## GridSearch Walkthrough

What is **Grid Search**?  

Grid search is used for hyperparameter tuning. It helps us determine the optimal values for a given model.  
This is important as the performance of the entire model is based on the specified parameter and hyperparameter values.

In [8]:
import numpy as np
from sklearn.model_selection import GridSearchCV
from sklearn import datasets, svm
import matplotlib.pyplot as plt

Let's follow the steps in the Walkthrough
  
**Create Two Toy Datasets**  
In the code below, we load the [digits dataset](https://scikit-learn.org/stable/auto_examples/datasets/plot_digits_last_image.html) , which contains **64 feature** variables. Each feature denotes the darkness of a pixel in an 8 by 8 image of a handwritten digit. We can see these features for the first observation.

In [9]:
# Load the digit data
digits = datasets.load_digits()

In [10]:
# View the features of the first observation
digits.data[0:1]

array([[ 0.,  0.,  5., 13.,  9.,  1.,  0.,  0.,  0.,  0., 13., 15., 10.,
        15.,  5.,  0.,  0.,  3., 15.,  2.,  0., 11.,  8.,  0.,  0.,  4.,
        12.,  0.,  0.,  8.,  8.,  0.,  0.,  5.,  8.,  0.,  0.,  9.,  8.,
         0.,  0.,  4., 11.,  0.,  1., 12.,  7.,  0.,  0.,  2., 14.,  5.,
        10., 12.,  0.,  0.,  0.,  0.,  6., 13., 10.,  0.,  0.,  0.]])

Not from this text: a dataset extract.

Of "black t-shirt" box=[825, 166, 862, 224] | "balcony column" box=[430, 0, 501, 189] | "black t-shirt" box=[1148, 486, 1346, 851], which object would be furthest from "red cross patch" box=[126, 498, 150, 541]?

The **target** for this dataset is a vector containing the image’s true digit. For example, *the first observation* is a handwritten digit for ‘0’.

In [11]:
# View the target of the first observation
digits.target[0:1]

array([0])

In order to demonstrate how **Cross Validation** and **parameter tuning** work, we need to  divide the digit data into two datasets called `data1` and `data2`. `data1` contains the first 1000 rows of the digits data, while `data2` contains the remaining ~800 rows. 

**Note that** this split is separate to the cross validation we will conduct and is done purely to demonstrate something at the end of the tutorial. In other words, don’t worry about `data2` for now, we will come back to it.

In [12]:
# Create dataset 1
data1_features = digits.data[:1000]
data1_target = digits.target[:1000]

# Create dataset 2
data2_features = digits.data[1000:]
data2_target = digits.target[1000:]

**Create Parameter Candidates**   

Before looking which combination of parameter values produces the **most accurate** model, we must specify the *different candidate values* we want to try.   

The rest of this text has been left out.